In the letter, Hoffman praised the paper’s history of editorial decisions that signaled “hope to dissidents, political prisoners and the voiceless. When victims of oppression were harassed, exiled and murdered, we made sure the whole world knew the truth.”

“Under our watch at The Post, no one would be lost in silence,” Hoffman wrote. “Until Friday, I assumed we would apply the same values and principles to an editorial endorsement of Vice President Kamala Harris. I believe we face a very real threat of autocracy in the candidacy of Donald Trump. I find it untenable and unconscionable that we have lost our voice at this perilous moment.”

Harvard grad Roberts had been a member of the editorial page since 2018, according to her LinkedIn, and with the paper for eight years. She writes about “technology and society,” according to her WaPo bio. Her most recent story for the Post, which focuses on the electoral college, was published Monday morning.

Roberts’ exit from the editorial board comes after Friday’s announcement that the Post will not be endorsing a candidate in this year’s presidential race; the Post had endorsed every Democratic presidential candidate dating back to Bill Clinton in 1992.

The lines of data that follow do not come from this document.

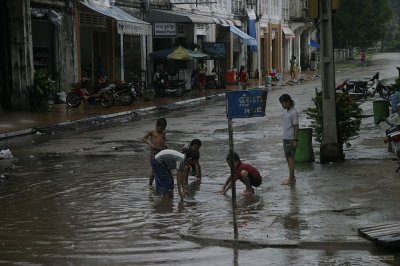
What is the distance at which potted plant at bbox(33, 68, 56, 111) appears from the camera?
28531 mm

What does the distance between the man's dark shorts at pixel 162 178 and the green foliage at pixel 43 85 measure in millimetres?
16633

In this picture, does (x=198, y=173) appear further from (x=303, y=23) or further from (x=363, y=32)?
(x=363, y=32)

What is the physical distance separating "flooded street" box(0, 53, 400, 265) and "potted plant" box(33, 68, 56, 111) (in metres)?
8.97

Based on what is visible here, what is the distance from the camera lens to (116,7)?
1460 inches

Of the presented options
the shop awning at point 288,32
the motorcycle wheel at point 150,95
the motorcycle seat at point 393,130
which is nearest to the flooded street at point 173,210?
the motorcycle seat at point 393,130

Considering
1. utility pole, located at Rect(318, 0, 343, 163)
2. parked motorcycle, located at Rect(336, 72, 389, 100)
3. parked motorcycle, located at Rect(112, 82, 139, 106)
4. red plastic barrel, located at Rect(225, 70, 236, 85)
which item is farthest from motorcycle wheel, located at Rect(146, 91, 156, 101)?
utility pole, located at Rect(318, 0, 343, 163)

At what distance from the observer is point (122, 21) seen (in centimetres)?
3281

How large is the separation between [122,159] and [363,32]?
71.8 meters

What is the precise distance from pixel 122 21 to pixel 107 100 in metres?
4.07

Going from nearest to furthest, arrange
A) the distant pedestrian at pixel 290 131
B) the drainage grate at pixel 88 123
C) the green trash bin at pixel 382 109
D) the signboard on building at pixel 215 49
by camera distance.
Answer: the distant pedestrian at pixel 290 131, the green trash bin at pixel 382 109, the drainage grate at pixel 88 123, the signboard on building at pixel 215 49

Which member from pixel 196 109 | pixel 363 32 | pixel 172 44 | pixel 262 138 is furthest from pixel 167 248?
pixel 363 32

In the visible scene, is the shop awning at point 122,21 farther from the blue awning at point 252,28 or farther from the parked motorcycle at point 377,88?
the blue awning at point 252,28

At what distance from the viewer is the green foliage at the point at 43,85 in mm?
28495

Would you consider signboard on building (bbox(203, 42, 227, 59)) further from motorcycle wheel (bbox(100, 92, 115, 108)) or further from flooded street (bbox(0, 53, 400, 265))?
flooded street (bbox(0, 53, 400, 265))
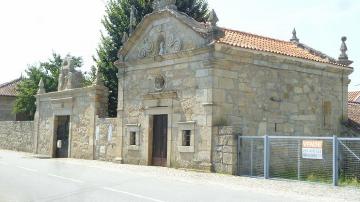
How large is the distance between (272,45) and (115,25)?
38.9 ft

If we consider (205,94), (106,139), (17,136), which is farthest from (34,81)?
(205,94)

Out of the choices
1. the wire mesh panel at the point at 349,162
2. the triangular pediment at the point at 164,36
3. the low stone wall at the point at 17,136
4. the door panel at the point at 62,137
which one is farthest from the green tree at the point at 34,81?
the wire mesh panel at the point at 349,162

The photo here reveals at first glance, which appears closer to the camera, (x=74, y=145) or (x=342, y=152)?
(x=342, y=152)

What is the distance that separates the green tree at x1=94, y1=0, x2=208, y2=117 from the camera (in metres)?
28.2

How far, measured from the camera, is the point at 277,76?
18906 mm

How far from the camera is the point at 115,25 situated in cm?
2898

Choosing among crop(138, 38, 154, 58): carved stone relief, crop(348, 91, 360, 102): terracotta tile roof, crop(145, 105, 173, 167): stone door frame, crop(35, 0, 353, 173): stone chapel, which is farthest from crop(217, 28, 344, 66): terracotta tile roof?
crop(348, 91, 360, 102): terracotta tile roof

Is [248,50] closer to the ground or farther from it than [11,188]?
farther from it

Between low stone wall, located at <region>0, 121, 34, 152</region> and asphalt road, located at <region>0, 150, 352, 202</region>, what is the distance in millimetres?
14784

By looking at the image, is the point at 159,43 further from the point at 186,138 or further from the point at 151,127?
the point at 186,138

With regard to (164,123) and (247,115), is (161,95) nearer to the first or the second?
(164,123)

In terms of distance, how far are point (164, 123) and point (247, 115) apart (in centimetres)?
355

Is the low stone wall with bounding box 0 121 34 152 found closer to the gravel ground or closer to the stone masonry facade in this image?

Publisher Will Lewis said the decision was about “returning to our roots of not endorsing presidential candidates.” Later on Friday, word broke that the Washington Post editorial board had already written an endorsement for Harris, but owner (and Amazon founder) Jeff Bezos personally nixed it.

A growing list of Post employees have left the paper altogether in recent days over its decision, including other members of the editorial board staff.

On Sunday, Post columnist Michele Norris resigned over the scrapped Harris endorsement. Norris had been with the paper for five years in her role as a columnist and consultant for Post Opinions.

“As of yesterday, I have decided to resign from my role as a columnist for The Washington Post — a newspaper that I love. In a moment like this, everyone needs to make their own decisions,” she wrote in a post on X explaining why she’s stepping down.

“The Washington Post’s decision to withhold an endorsement that had been written and approved in an election where core democratic principles are at stake was a terrible mistake and an insult to the paper’s own longstanding standard of regularly endorsing candidates since 1976,” she continued.

Editor at large Robert Kagan also submitted his resignation on Friday. A number of other high-profile media names have ripped the paper in the meantime, including Bob Woodward and Carl Bernstein.

Adam Chitwood contributed to this report.